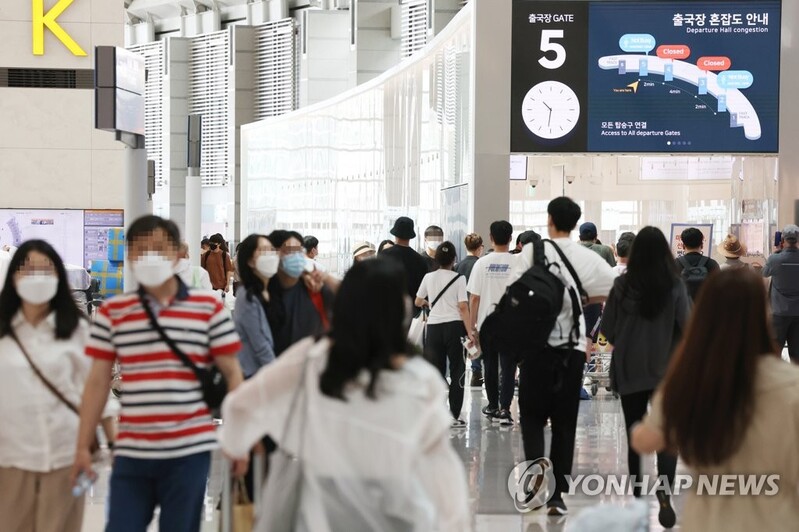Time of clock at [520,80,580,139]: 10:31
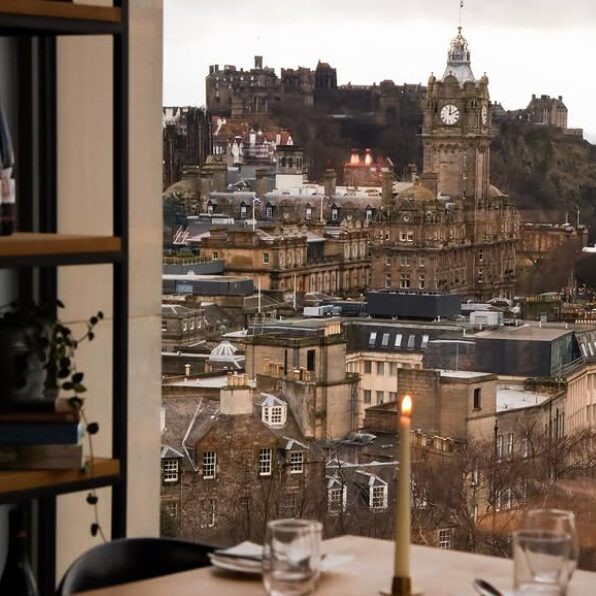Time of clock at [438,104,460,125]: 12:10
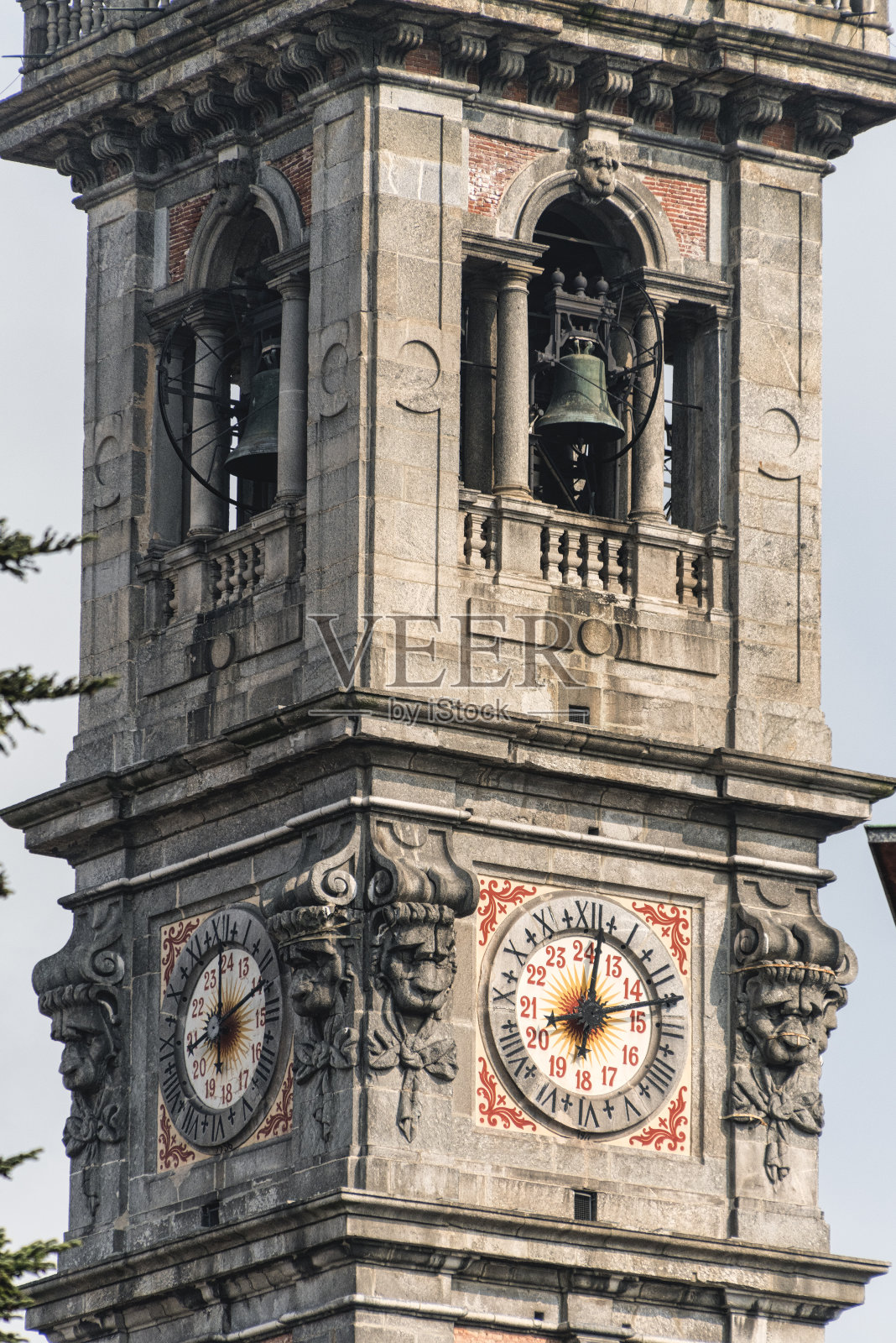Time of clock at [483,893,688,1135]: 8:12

...

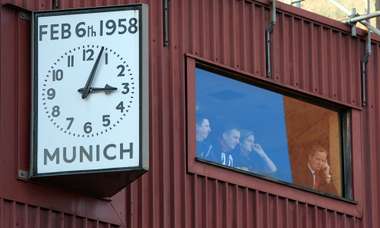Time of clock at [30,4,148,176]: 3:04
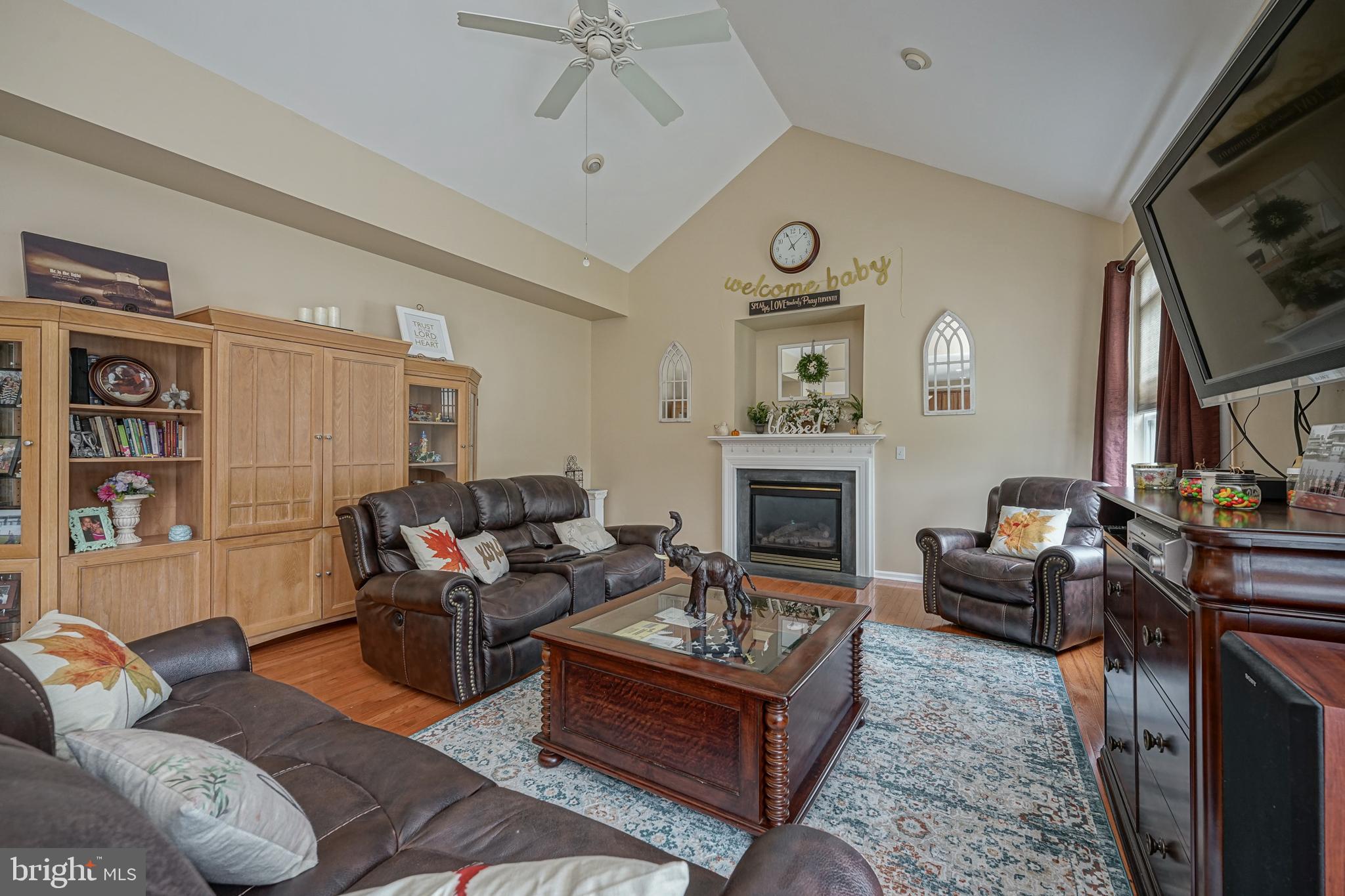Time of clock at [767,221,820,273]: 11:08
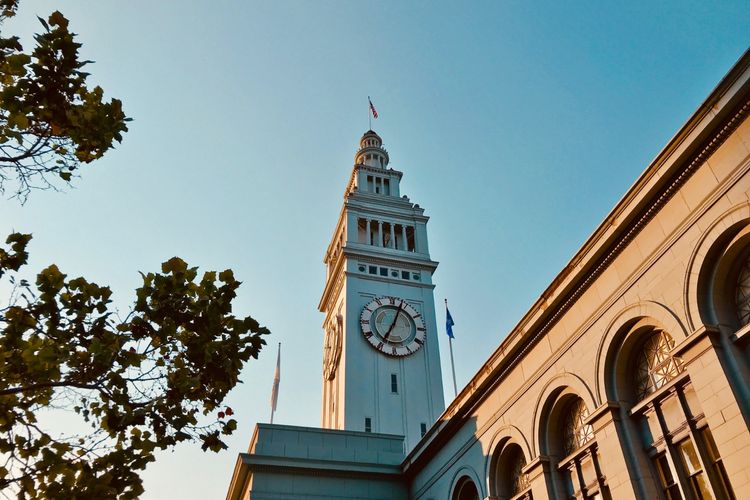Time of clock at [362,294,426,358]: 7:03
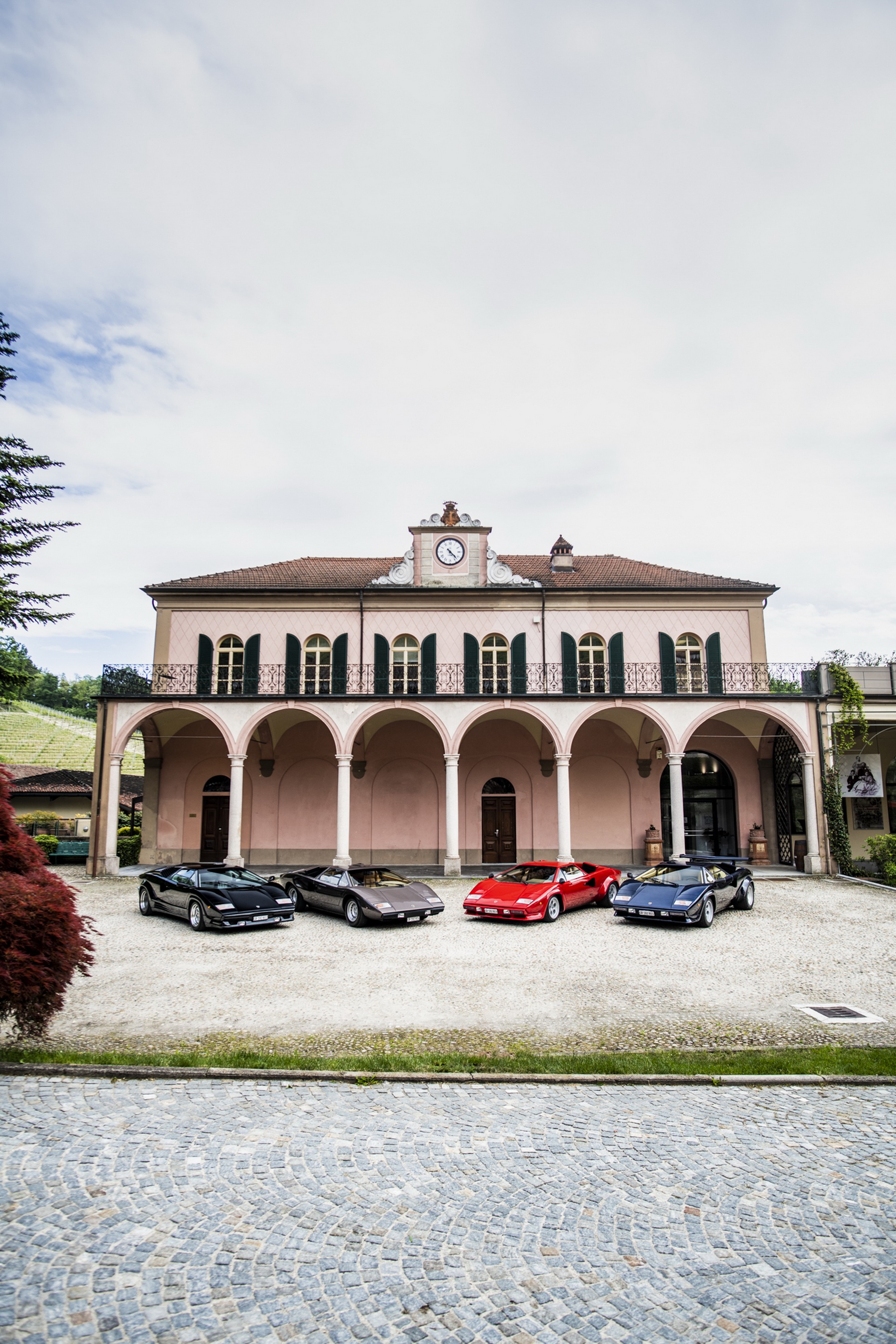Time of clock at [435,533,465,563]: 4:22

*Short exercise*. Rewrite the records from the line containing "Time of clock at [30,4,148,176]: 3:04" through the line containing "Time of clock at [435,533,465,563]: 4:22", swapping "clock" for "watch" and leaving everything else unchanged. Give only those lines, without the pictures.

*Completed task*.
Time of watch at [30,4,148,176]: 3:04
Time of watch at [767,221,820,273]: 11:08
Time of watch at [362,294,426,358]: 7:03
Time of watch at [435,533,465,563]: 4:22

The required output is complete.